Bab.5 || Porak-Poranda Dalam Diam

2.7K 364 133
                                    

--------

Hujan memang sudah berakhir sejak tadi, namun sisa-sisa keberadaannya masih bisa Biru rasakan dari bagaimana basah di tanah menguap membawa aroma petrikor yang kerap di nanti pecinta hujan.

Dulu Biru tidak memiliki masalah apapun dengan hujan. Ia bukan si pecinta hujan yang akan menikmati bagaimana rintik air turun membasahi bumi, bukan juga sosok yang membenci hujan hingga dirinya enggan menjumpai hujan.
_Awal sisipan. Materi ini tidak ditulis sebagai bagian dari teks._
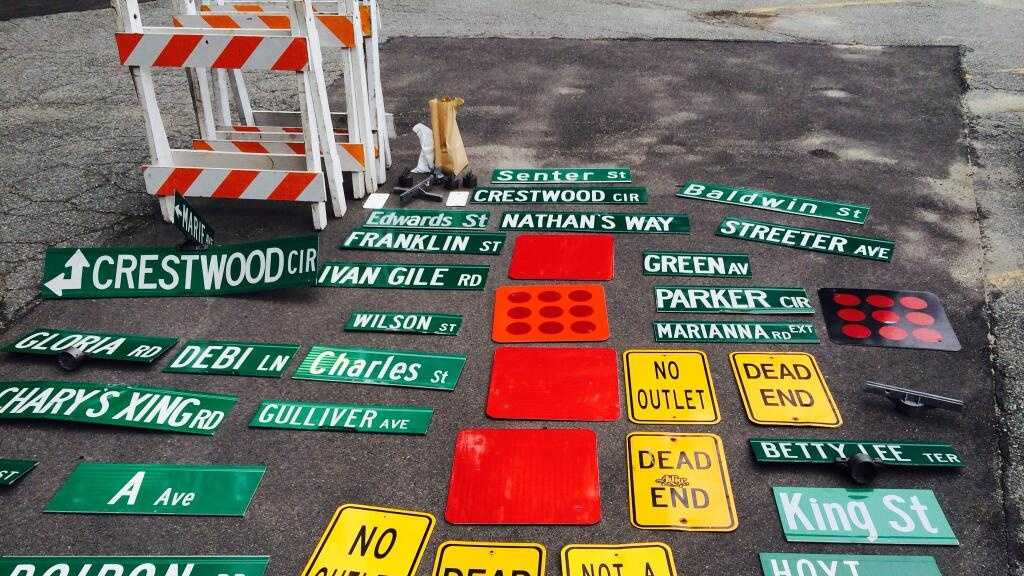 Salem recovered street signs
Namun setelah kecelakaan yang menimpa dirinya dan keluarganya di tengah badai hujan malam itu, yang menewaskan Ibu dan Bapak hingga dirinya menyandang status sebagai yatim piatu di usia yang masih sangat belia, pun juga bagaimana hujan mendatangkan kecewa pada dirinya akan sosok Galaksi.

Yang akan Biru ingat saat hujan datang hanya kilas balik kepergian Ibu dan Bapak serta rasa kecewanya pada sosok Galaksi.

"Duh, Ru. Lo tuh nggak usah nethink dulu deh. Siapa tahu abang lo itu beneran pulang, dan dia yang mindahin lo ke kamar."

Manik madu milik Biru bersibobok dengan manik kelam Arai. Remaja sepantaran Biru yang memiliki sifat bertolak belakang dengan Biru. Kendati terkenal nakal dan biang onar, nama Arai selalu mengikuti nama Biru sebagai peringkat kedua pararel setelah Biru.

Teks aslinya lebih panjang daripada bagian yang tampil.